[Stored items]
------------------------------

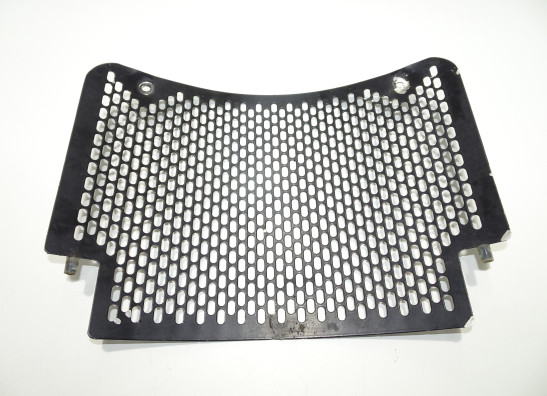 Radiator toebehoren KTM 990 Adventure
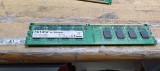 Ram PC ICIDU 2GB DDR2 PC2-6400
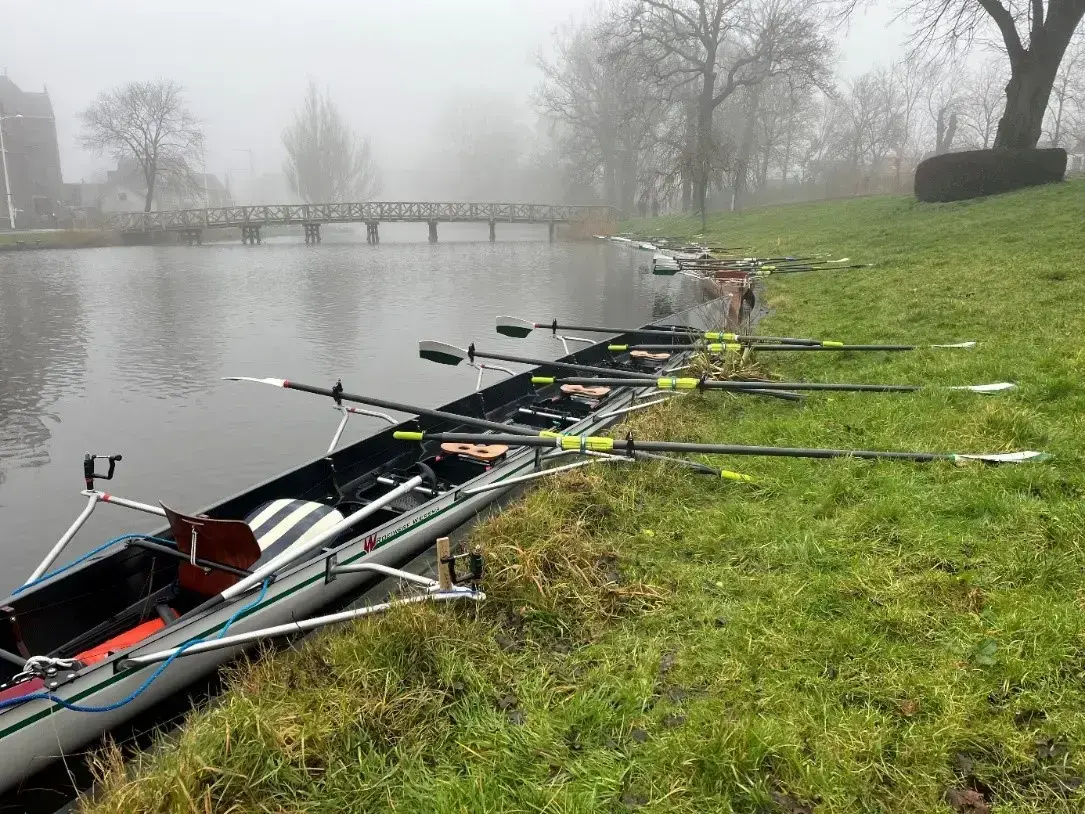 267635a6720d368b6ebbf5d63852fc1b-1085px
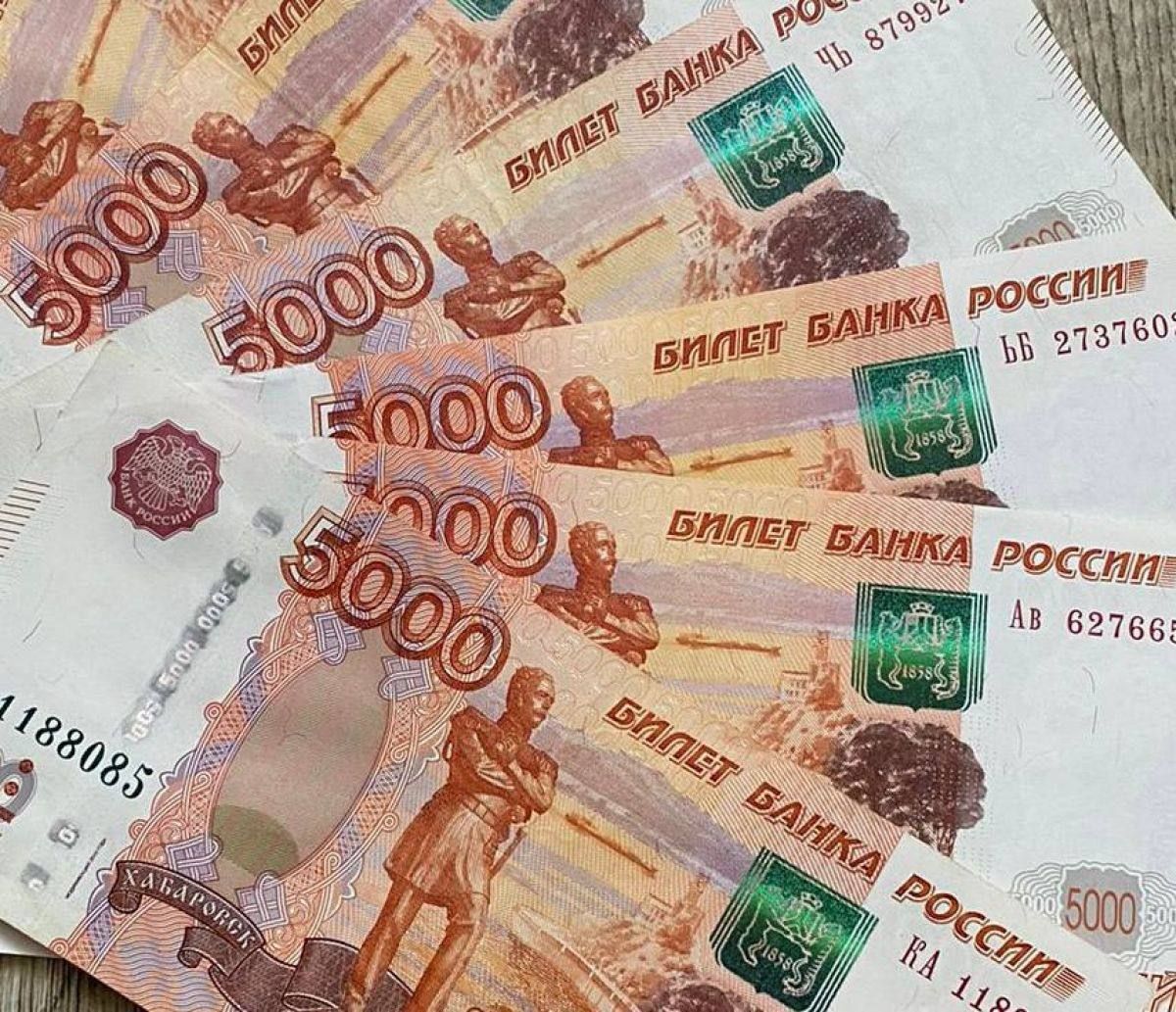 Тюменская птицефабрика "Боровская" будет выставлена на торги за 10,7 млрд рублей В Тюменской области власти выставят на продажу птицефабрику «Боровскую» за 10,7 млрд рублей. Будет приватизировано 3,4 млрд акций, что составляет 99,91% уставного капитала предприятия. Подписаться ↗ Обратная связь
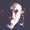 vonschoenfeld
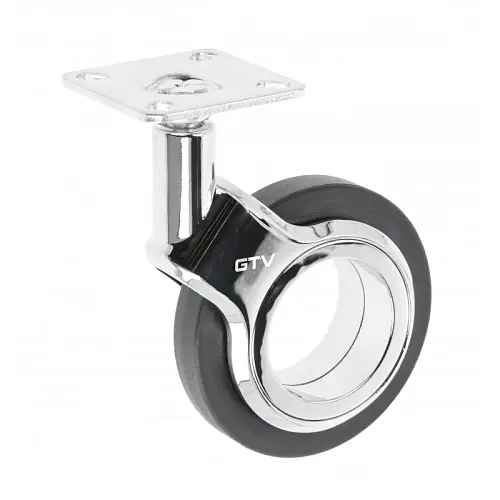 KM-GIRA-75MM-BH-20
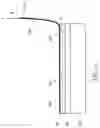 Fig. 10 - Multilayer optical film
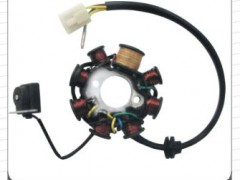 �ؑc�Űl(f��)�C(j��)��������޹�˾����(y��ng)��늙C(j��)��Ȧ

------------------------------

» WORK ORDER
Write out the text of every one of the stored items above again, character for character, leaving out the pictures.

» WRITTEN ANSWER
 Radiator toebehoren KTM 990 Adventure
 Ram PC ICIDU 2GB DDR2 PC2-6400
 267635a6720d368b6ebbf5d63852fc1b-1085px
 Тюменская птицефабрика "Боровская" будет выставлена на торги за 10,7 млрд рублей В Тюменской области власти выставят на продажу птицефабрику «Боровскую» за 10,7 млрд рублей. Будет приватизировано 3,4 млрд акций, что составляет 99,91% уставного капитала предприятия. Подписаться ↗ Обратная связь
 vonschoenfeld
 KM-GIRA-75MM-BH-20
 Fig. 10 - Multilayer optical film
 �ؑc�Űl(f��)�C(j��)��������޹�˾����(y��ng)��늙C(j��)��Ȧ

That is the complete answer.